--- Source records ---

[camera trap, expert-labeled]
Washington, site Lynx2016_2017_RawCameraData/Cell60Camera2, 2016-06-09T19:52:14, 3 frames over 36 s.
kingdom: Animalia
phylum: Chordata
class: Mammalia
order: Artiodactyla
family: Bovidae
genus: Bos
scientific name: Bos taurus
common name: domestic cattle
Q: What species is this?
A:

---

- Exercise requirements: Please reproduce each record precisely as written.

- Answer box:
[camera trap, expert-labeled]
Washington, site Lynx2016_2017_RawCameraData/Cell60Camera2, 2016-06-09T19:52:14, 3 frames over 36 s.
kingdom: Animalia
phylum: Chordata
class: Mammalia
order: Artiodactyla
family: Bovidae
genus: Bos
scientific name: Bos taurus
common name: domestic cattle
Q: What species is this?
A:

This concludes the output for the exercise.